▶ [TO DO]:
A) In the blog post on Lent, what was the title of the study that the women at the church began on Ash Wednesday?
B) Continue the blog post on Lent from the point where it ends.

▶ [PROVIDED PASSAGE]:
:::::

Monday, February 15, 2016

To Stop and See...

I'm not Catholic; in fact, growing up Baptist, the well-meaning denominational jokes often made me believe that Catholics weren't even Christians. It wasn't till my college days I realized being a Christ-follower didn't exclude you from the Catholic church.
I'm not particularly liturgical: I suppose my nature is too organic to desire the ceremonial observances recited week after week. The repetition often diminishes meaning for me.
I'm not as disciplined as I'd like: Many inspired ideas get muddied in execution. I plan but don't follow through.

Even so, I do appreciate and adore the Lent season. About 10 years ago I learned what it meant to really observe Lent: it wasn't about giving up chocolate or weeping in ashes. It was about setting aside a time (40 days) to be intentionally pursuing the Lord.

By looking inward (confession and repentance) and looking upward (prayer and hopeful anticipation), I learned to pause long enough to truly see. And Good Friday and Resurrection Sunday started to carry so much more joy and depth to my spirit. 






*To see myself as I am: deficient and broken and prideful (in need of a savior)
*To see my Lord as He is: humble servant of sacrifice, Savior, Coming King,  and...
*To see myself as I am in Him: undeserving but wholly loved, forgiven, and accepted

I must confess, that last one still remains a struggle for me. But, I'm starting to see the Enemy for who he really is: and the real enemy isn't myself.

Yes, I will continue to make mistakes--lots of them--and that's hard for someone who wants to achieve purpose and...yes, maybe a little perfection in those areas of life (wife, mother, daughter, friend, Christian).

The women at my church started a study last week, on Ash Wednesday, titled The Armor of God. In it, Priscilla Shirer challenges us to observe "actionable intel" on the enemy's workings, not so we give him more honor or recognition but so that we can take a strategic defense against his techniques. For the enemy has "an intimate knowledge of who you are and the precise pressure points where you can most easily be taken down" (29). He knows where you are vulnerable.

:::::

▶ [RECORDED DATA]:
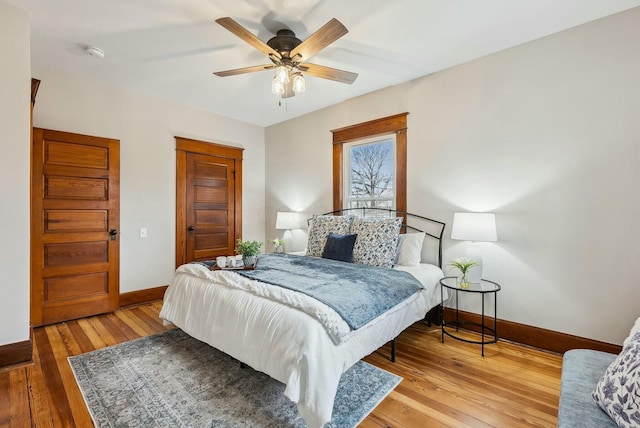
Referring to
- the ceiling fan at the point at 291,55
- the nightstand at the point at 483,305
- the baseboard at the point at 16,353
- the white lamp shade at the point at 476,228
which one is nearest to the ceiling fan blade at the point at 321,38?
the ceiling fan at the point at 291,55

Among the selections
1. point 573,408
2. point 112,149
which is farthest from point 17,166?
point 573,408

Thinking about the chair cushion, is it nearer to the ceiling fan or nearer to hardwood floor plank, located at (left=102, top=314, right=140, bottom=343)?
the ceiling fan

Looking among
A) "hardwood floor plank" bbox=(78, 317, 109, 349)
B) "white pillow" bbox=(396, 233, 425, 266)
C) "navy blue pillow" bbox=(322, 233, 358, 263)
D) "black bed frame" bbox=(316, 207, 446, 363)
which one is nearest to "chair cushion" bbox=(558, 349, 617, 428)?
"white pillow" bbox=(396, 233, 425, 266)

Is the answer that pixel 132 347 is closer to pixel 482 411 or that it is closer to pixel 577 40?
pixel 482 411

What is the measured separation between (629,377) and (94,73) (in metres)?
4.84

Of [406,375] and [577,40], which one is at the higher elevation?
[577,40]

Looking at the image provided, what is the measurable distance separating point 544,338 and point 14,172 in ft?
15.1

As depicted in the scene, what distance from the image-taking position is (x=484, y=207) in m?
2.89

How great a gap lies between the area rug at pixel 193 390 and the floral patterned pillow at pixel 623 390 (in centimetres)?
114

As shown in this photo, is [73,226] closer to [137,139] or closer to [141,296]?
[141,296]

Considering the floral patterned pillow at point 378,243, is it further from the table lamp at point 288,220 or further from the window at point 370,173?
the table lamp at point 288,220

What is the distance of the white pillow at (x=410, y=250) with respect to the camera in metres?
3.02

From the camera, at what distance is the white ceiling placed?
218 centimetres

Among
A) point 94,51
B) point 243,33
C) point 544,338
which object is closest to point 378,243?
point 544,338
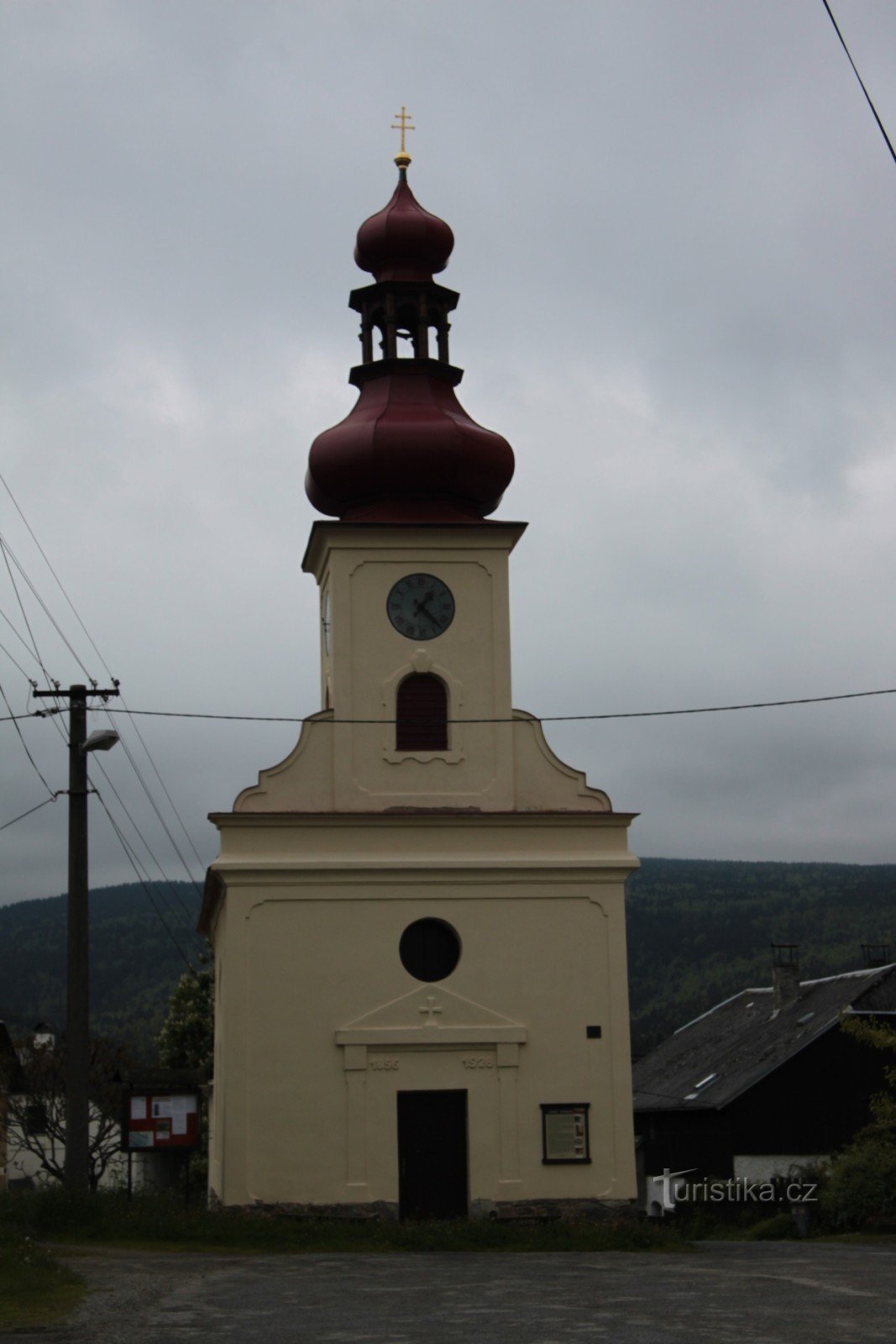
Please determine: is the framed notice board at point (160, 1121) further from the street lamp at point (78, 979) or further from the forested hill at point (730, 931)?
the forested hill at point (730, 931)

:::::

▶ [RESPONSES IN ORDER]:
A) The Armor of God

B)
Taken directly from the book, here are some strategies categorized by most common means of attack.

#1 Against Your Passion (He dims your desires for prayer and spiritual things)
#2 Against Your Focus (He manipulates perspective and wants to direct you to the wrong enemy)
#3 Against Your Identity (He magnifies insecurities and lead you to doubt what God says about you).
#4 Against Your Family (He disintegrates your family)
#5 Against Your Confidence (He constantly reminds you of past failures and mistakes).
#6 Against Your Calling (He amplifies fear& worry until they are the loudest voices you hear).
#7 Against Your Purity (He tempts you toward sin, diminishing the idea of consequences).
#8 Against Your Rest and Contentment (He hopes to overload your life, pushing you beyond)
#9 Against Your Heart (He stirs old wounds that generate bitterness, hurt, anger, etc.)
#10 Against Your Relationships (He creates disruption and disunity).

("Sizing Up the Enemy" The Armor of God by Shirer p 33)

Ask the Lord to show you were the enemy is gaining too much ground in your life. Is he getting a foothold...or more? Are your weapons pointed at the wrong enemy? Where are you being attacked and how do you counterattack?

During this season of Lent--of remembering--ask the Lord to restore your perspective and strengthen you to walk out in truth. Yes, we are broken and fallible, but we are also redeemed, cherished, and set apart from a special purpose.

Revelation 12
10 Then I heard a loud voice in heaven say:
“Now have come the salvation and the power
    and the kingdom of our God,
    and the authority of his Messiah.
For the accuser of our brothers and sisters,
    who accuses them before our God day and night,
    has been hurled down.
11 They triumphed over him
    by the blood of the Lamb
    and by the word of their testimony;
they did not love their lives so much
    as to shrink from death.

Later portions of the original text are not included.